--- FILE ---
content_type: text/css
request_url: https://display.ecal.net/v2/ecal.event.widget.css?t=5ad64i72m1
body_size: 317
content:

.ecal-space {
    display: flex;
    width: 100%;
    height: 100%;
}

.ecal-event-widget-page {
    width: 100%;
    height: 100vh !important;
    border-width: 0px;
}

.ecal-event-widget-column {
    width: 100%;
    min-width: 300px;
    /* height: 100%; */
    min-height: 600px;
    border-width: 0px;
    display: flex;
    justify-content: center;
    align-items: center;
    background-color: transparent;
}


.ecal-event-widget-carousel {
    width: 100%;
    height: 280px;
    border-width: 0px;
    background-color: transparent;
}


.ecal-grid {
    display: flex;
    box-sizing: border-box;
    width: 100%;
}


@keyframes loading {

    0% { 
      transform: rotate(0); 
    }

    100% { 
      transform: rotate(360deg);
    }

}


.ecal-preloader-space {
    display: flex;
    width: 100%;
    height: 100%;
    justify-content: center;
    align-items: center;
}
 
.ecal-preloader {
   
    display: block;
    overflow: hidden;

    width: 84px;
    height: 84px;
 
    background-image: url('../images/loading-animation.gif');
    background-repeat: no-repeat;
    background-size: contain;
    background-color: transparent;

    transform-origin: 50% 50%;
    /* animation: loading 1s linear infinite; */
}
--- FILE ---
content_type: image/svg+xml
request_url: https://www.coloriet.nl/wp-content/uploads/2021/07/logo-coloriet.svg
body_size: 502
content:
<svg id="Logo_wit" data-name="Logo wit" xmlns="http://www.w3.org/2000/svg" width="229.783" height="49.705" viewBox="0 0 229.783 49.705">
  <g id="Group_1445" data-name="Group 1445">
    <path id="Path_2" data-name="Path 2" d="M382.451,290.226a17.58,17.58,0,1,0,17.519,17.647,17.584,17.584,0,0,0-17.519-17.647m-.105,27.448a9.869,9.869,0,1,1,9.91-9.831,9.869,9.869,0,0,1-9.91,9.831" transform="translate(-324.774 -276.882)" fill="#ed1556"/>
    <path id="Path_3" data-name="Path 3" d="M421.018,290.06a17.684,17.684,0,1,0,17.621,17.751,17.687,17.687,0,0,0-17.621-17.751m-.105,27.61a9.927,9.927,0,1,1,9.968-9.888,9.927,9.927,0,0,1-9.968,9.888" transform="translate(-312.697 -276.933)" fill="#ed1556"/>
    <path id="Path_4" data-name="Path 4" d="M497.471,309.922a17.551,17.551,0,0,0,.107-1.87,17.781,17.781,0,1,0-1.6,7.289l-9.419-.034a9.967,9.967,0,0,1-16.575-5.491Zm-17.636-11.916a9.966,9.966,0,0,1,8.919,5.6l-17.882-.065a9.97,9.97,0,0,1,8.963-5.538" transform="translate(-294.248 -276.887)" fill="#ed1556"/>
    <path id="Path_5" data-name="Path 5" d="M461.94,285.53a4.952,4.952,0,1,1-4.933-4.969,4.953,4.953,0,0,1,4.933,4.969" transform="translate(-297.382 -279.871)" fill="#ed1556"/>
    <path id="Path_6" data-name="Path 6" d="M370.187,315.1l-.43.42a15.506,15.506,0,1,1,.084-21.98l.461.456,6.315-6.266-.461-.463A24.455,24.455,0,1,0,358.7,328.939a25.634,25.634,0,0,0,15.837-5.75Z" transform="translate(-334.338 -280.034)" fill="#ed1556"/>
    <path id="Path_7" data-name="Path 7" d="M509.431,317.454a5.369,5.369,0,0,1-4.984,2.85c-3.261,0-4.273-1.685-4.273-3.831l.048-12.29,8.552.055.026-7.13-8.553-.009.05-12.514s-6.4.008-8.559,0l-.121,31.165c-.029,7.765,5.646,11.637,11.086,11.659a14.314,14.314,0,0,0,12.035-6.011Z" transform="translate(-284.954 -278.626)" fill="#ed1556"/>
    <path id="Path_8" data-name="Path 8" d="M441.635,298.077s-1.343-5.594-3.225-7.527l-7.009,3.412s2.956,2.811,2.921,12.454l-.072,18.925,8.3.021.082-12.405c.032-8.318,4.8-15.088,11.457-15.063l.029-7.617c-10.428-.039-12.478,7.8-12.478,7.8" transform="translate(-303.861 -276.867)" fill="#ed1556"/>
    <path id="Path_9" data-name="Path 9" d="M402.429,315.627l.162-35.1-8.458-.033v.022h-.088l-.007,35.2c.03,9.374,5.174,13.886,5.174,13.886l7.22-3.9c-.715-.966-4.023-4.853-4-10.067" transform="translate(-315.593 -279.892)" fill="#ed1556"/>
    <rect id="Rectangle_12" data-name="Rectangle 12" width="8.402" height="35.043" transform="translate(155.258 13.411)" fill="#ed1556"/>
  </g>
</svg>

## TRY IT
Among the records above, find each line containing the string "https" and copy it.

## ANSWER SECTION
request_url: https://display.ecal.net/v2/ecal.event.widget.css?t=5ad64i72m1
request_url: https://www.coloriet.nl/wp-content/uploads/2021/07/logo-coloriet.svg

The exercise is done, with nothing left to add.